5910 N. Broadway, Chicago, IL 60660 / 773-275-2696
With dark-wood walls, wood tables and booths, a big bar and a jukebox, Moody's evokes memories of pubs you used to crawl your way through in college days. The only update is the big-screen TV. The menu lists a steak sandwich and a couple kinds of steaks and chicken. But burgers are the thing here: half-pounders made with quality beef and cooked exactly as ordered, more often than not arriving buried under a mound of crispy, hand-cut Idaho fries. You’ll also find sizeable salads as well as fried shrimp. There’s a fun drink menu, too, with options like the Moodymama, a rum-laced concoction with coconut, orange and pineapple juices.


R.J. Grunt's

2050 N. Lincoln Park West, Chicago, IL 60614 / 773-929-5363
It hasn't changed a bit over the last few decades. In fact, it's little more than a small bar, rather hard booths and a few tables. Pictures of employees past and present adorn the walls, as does work by Peter Max. It was a funky place back in the '70s, and it still is. The home of the original salad bar, along with some of the best burgers in town, this is a Grateful Dead kind of place that's still very much alive. When it comes to burgers, we head for the number with fried onions and blue cheese on top---after downing a mound of wings. Don't expect anything even close to fine dining (many of the menu items are served in a basket or a beer tray) and you won't be disappointed.


Twisted Spoke

501 N. Ogden Ave., Chicago, IL 60622 / 312-666-1500
This quasi-biker's hangout is rather rough around the edges (and intentionally so), but its hamburgers are among the best in the city. Juicy, big and tasty, they’re best washed down with a meal-in-itself Road Rash Mary, a condiment-loaded bloody Mary that comes with a beer chaser. Other finds (all solid) include a massive fried egg sandwich on thick-cut rye, barbecue Kobe beef brisket and falafel.

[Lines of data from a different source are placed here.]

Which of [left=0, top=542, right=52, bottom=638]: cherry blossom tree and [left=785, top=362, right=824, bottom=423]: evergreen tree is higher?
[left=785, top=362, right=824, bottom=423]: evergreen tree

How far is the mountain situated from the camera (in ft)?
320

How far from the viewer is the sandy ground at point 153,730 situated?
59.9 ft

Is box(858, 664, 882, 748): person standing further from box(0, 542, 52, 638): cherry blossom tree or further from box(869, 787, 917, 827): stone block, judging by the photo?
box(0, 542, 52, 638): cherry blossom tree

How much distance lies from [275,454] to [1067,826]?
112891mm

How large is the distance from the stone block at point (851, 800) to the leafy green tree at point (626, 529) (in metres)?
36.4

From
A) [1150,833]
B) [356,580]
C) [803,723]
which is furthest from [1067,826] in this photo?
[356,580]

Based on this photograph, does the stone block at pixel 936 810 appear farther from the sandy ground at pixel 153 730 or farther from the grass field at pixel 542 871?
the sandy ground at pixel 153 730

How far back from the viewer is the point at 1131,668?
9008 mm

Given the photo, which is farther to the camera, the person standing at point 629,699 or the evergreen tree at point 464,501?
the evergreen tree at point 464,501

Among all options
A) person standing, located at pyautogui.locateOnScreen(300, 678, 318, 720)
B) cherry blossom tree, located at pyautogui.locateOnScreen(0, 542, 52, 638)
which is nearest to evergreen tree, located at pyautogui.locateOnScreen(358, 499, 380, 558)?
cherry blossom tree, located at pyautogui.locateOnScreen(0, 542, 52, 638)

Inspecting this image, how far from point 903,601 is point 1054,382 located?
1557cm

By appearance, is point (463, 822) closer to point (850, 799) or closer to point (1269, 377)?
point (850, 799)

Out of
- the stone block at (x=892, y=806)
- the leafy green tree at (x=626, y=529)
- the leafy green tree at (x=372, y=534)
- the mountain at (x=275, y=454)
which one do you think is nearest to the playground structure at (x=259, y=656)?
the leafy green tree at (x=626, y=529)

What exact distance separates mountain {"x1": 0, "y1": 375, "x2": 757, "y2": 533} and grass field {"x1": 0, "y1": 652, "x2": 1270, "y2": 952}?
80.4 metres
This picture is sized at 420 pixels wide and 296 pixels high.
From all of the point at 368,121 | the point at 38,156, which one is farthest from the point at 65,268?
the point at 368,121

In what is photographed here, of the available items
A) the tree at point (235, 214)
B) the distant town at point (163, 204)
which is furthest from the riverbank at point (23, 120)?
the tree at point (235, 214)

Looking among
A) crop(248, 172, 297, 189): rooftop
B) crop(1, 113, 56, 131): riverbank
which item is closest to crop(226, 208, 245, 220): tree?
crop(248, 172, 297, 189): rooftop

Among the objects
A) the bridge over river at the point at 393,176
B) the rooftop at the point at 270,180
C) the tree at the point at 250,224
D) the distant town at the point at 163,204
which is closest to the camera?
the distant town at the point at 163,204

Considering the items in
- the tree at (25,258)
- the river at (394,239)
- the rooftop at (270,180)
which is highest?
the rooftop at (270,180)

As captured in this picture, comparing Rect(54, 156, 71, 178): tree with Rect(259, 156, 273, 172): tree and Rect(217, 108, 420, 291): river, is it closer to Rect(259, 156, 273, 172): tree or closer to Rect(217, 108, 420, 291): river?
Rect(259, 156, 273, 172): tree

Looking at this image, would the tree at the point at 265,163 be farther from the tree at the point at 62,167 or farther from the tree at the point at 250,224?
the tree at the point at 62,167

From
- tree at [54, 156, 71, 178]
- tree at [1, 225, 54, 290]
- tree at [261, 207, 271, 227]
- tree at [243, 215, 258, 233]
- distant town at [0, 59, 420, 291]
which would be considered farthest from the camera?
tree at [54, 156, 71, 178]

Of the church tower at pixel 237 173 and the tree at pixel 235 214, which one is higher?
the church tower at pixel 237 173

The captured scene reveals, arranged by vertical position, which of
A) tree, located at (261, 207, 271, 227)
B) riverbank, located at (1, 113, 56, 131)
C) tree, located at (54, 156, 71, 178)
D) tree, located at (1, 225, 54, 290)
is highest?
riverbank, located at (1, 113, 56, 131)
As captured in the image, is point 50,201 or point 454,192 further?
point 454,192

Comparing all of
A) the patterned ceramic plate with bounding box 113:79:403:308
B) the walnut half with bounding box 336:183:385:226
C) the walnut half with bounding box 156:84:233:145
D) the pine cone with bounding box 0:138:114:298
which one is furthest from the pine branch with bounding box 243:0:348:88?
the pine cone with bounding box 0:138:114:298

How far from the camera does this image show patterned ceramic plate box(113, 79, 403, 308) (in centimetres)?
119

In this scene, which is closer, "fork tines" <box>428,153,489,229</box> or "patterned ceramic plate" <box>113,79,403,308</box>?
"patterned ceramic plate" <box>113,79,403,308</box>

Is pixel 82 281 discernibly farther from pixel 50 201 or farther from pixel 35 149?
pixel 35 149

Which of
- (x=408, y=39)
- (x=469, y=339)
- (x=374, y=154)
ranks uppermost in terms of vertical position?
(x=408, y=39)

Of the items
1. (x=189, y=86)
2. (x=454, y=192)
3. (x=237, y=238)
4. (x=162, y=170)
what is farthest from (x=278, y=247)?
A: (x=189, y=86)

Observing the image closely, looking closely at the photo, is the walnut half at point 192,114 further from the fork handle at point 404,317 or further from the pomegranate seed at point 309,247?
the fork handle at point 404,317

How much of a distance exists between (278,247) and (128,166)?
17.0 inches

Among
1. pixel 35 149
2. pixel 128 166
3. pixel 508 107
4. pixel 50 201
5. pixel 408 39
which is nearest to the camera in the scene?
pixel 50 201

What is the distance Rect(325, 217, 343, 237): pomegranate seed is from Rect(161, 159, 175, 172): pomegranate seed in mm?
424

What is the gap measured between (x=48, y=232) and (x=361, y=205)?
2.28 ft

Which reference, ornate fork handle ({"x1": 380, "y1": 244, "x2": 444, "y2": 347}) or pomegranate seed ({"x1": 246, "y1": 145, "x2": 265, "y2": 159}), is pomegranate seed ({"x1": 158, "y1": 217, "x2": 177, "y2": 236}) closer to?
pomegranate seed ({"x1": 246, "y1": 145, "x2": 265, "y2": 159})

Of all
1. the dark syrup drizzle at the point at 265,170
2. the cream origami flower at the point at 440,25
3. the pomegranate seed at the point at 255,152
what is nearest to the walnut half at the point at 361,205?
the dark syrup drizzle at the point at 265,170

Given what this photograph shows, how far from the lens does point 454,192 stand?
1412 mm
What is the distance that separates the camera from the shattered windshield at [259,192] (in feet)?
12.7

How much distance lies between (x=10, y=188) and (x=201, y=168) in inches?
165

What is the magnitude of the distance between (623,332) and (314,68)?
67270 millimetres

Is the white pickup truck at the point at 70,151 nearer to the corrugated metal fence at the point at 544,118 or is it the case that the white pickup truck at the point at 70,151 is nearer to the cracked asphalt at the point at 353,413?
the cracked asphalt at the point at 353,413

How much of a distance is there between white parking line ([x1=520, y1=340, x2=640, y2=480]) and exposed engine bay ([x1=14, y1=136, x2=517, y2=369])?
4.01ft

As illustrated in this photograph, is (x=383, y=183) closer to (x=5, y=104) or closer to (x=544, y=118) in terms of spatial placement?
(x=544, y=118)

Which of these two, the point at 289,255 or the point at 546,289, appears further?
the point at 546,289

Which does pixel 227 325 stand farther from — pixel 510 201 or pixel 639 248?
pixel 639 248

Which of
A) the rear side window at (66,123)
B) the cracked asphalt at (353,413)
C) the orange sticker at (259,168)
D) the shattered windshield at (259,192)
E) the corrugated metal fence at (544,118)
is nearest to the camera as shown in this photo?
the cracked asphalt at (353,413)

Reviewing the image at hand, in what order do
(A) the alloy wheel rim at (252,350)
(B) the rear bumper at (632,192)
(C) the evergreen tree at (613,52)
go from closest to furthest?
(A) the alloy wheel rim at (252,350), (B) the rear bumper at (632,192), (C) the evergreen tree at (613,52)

In the summer months, you can sit at one of the umbrella tables on the roof and watch half of Chicago pass by.


Urban Grille

524 W. State St., Geneva, IL 60134 / 630-262-0100
Bob and Jeanette DiPasquantonio, who live in the day trip-friendly town of Geneva, are clearly onto something with their ever-packed, casual-upscale burger joint that’s steps from the shopping district. Avocado- and butter-colored walls, flagstone accents and leather furnishings do exude a swanky, sophisticated vibe---we’re just not totally convinced it’s Chicago they invoke. Still, people are lapping up the concept (and the designer burgers). Start with the shrimp Alyx appetizer (or get it as an entrée); the crunchy breaded crustaceans reside in a pool of hauntingly good citrus cream sauce. Fried pickles with spicy ranch sauce are a good way to go, too, as long as you don’t mind paying about 75-cents a pop. Artisanal burgers---choose from beef, turkey, organic veggie, salmon or chicken breast---are topnotch on a chewy white roll with toppings like Brie, a fried egg, roasted poblano peppers or chimichurri sauce. Creative sandwiches, salads and wood-grilled pizzas are generally solid, too.